|Street of Bogota|
|Hanging flowers outside of a museum in Bogota, though now I can't remember which (naturally).|
|Bolivar Square - llamas and pigeons everywhere! At one point a guy walked his llama to our right and we starting hearing running water. We thought the llama was peeing, but it was actually the guy....|
|Feeding pigeons in Bolivar Square. Apparently this is going to be a recurring activity for us. We did the same thing in Turkey.|
|Inside Zipacura. None of my photos inside really turned out, but it was neat. Though we didn't want to pay the extra money for the English-speaking guide, so what's written on the wikipedia page is about all I know.|
|Inside the Centro Commercial Santa Fe in Bogota. I was cracking up at this little animal pen. You can rent them for kids and they scoot around the mall on them. We were staying with a friend's sister in Bogota, so we checked out the mall to compare clothing prices. Based on our limited survey of the GAP, US prices are about 50% cheaper.|
|In Medellin. We happened to be there on a holiday, so a lot of things were closed which was disappointing, but it's a really neat city. Lots of young people and lots of things to do.|
|Plaza Botero, Medellin.|
Guinea pig betting in Plaza Botero. Spectators put coins on top of the bowls to guess which one the guinea pig will enter. If he enters your bowl, you win! I think. It was unclear whether the organizer actually gave money to any of the winners, or if you were just forfeiting your coins to watch a guinea pig scurry around.

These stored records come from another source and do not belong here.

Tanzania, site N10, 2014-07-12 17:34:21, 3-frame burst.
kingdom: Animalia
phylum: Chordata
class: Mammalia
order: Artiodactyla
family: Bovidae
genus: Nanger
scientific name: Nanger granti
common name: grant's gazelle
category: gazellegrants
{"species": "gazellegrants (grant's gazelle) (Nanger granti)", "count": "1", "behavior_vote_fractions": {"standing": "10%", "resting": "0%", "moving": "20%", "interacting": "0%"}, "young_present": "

|At the Museo de Antioquia. By Frank Stella. I want to make "his" and "hers" quilts with the design.|
|Medellin metrocable. It's part of the metro system (which is much better than the one here in DC...) and connects some of the poorest neighborhoods in the area to the city center. It also goes to Arvi Park, but unfortunately we weren't able to go.|
|Empty street in the early morning in Salento, in the Zona Cafetera (coffee zone).|
|I think this was my favorite place outside of Bogota. The architecture and colors were amazing!|
|Naturally, we went on a coffee tour in Salento. We did this one. Very interesting and thorough.|
|Different stages of coffee beans, from unripe through roasted and ground.|
|Grinding freshly roasted beans!|
|Pineapple! (They grow a lot more than coffee on the farm we visited).|
|Exploring the Cocora Valley in the rain.|
|Castillo San Felipe de Baraja in Cartagena|
|Jugo de mora! (blackberry juice) I love the jugo in Colombia. So fresh and refreshing, which was extremely important in the high temperatures of the Caribbean coast.|
|These sculptures were everywhere. I think this is in Getsemani as we walked from the Castillo to the Walled City.|
|Clock tower at one of the entrances to the Walled City.|
|Inside the walls.|
Overall, we had a really good time. Finding food was difficult at first - we're both vegetarian - but got easier as the trip went along. Surprisingly, I think some of the best food we had was in Salento, a town of roughly 4,000 people.
- Coffee tour
- Montserrate at night. We ate chocolate completo (hot chocolate, cheese, and bread) in a small cafe at the top. Muy romantique! (We tried going during the day, but the queue was at least 3 hours long. So glad we ended up going at night. The views over the city were beautiful, and we didn't have to wait at all!)
Things I didn't like so much:
- Playa Blanca - mostly because we're not really beach people and you have to pay to sit anywhere; also, we don't eat seafood, so the lunch options were quite limited
- Zipacura - probably would have been better if we knew what the guide was saying; also, we went with some strange people who kind of soured the experience for us
- La Puerta Falsa - this place got great reviews on TripAdvisor and our guidebook, so we stopped in our first day in Colombia. Maybe it's because we're veg, but it was super disappointing. The people working there were all very nice, but the food wasn't as good as we were expecting based on the reviews. The chocolate completo we had on top of Montserrate was much better.
Lastly, I mentioned earlier that I learned a bit of Spanish using these podcasts (just the free level, not the subscription options) and they worked great for giving me a base. Unfortunately, I fell off the Spanish-learning bandwagon a week or so after we returned, but I'm determined to become proficient in another language within the next year or so, so I've jumped back on! I'm using Duolingo for now. I just started so I can't provide a review, but I've heard good things. It's a similar platform to Rosetta Stone, but it's free. The concept is really cool - check it out.
Okay, adiós mis amigos. Hasta pronto.